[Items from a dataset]
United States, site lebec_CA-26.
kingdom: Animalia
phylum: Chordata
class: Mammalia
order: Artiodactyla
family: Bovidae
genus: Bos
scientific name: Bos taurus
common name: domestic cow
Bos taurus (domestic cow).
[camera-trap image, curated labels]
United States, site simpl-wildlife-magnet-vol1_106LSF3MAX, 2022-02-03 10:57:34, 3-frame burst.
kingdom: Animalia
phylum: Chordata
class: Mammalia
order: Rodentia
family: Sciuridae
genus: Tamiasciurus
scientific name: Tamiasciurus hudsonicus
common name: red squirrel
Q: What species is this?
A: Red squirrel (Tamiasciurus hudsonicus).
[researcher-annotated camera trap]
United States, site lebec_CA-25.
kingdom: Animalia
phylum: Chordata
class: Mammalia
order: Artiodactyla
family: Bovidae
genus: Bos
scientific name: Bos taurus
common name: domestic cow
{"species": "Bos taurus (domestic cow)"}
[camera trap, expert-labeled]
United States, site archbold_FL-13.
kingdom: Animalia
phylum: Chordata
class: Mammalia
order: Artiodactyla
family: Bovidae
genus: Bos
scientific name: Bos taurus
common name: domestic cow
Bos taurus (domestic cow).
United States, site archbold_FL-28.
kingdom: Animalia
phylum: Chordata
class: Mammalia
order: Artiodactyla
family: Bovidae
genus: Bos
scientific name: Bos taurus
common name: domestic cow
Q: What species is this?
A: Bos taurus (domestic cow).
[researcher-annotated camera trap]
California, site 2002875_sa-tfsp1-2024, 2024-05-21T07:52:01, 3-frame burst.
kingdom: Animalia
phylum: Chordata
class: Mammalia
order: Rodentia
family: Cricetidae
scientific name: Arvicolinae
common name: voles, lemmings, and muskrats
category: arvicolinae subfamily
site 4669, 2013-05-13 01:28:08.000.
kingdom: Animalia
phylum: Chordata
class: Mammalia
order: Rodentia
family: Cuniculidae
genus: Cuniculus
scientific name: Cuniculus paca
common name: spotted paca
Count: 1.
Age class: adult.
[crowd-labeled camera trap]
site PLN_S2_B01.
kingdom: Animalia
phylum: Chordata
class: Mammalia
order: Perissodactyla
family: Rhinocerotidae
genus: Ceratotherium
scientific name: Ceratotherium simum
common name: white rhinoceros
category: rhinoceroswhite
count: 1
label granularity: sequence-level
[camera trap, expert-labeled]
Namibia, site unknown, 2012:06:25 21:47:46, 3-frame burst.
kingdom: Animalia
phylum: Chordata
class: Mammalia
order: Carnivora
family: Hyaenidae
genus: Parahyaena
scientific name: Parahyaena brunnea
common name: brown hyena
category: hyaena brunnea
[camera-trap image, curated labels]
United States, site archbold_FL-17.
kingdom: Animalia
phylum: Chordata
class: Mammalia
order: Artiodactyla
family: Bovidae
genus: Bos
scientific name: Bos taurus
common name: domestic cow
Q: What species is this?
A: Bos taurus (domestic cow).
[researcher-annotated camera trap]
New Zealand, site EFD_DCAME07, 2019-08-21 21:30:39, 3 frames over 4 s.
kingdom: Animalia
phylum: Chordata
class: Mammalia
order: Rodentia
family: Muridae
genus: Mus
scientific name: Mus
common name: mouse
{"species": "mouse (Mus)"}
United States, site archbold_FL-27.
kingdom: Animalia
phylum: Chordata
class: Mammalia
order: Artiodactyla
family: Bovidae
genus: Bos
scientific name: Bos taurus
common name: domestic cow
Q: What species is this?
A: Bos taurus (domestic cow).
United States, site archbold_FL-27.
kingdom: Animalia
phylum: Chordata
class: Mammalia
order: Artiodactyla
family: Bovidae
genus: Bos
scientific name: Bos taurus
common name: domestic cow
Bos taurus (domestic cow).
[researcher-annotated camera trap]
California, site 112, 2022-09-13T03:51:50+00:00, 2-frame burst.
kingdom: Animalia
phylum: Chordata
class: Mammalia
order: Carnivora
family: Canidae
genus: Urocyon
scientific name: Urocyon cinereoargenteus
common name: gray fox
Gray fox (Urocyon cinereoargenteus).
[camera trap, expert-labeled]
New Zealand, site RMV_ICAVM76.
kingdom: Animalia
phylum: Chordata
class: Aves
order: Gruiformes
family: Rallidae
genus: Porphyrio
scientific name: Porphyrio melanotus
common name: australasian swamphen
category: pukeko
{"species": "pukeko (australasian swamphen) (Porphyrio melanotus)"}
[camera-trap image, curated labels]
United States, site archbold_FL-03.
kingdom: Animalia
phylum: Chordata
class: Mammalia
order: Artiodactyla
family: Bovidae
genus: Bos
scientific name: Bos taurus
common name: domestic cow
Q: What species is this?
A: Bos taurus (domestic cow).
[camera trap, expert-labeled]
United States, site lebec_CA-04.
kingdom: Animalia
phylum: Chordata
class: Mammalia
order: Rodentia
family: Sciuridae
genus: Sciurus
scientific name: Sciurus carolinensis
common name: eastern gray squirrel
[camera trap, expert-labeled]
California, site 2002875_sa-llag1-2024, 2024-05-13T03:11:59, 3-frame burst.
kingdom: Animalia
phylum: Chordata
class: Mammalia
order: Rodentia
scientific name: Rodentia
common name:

Prompt: State how many lines of the entries above include the string "burst". The reply is that number alone.

Answer box: 5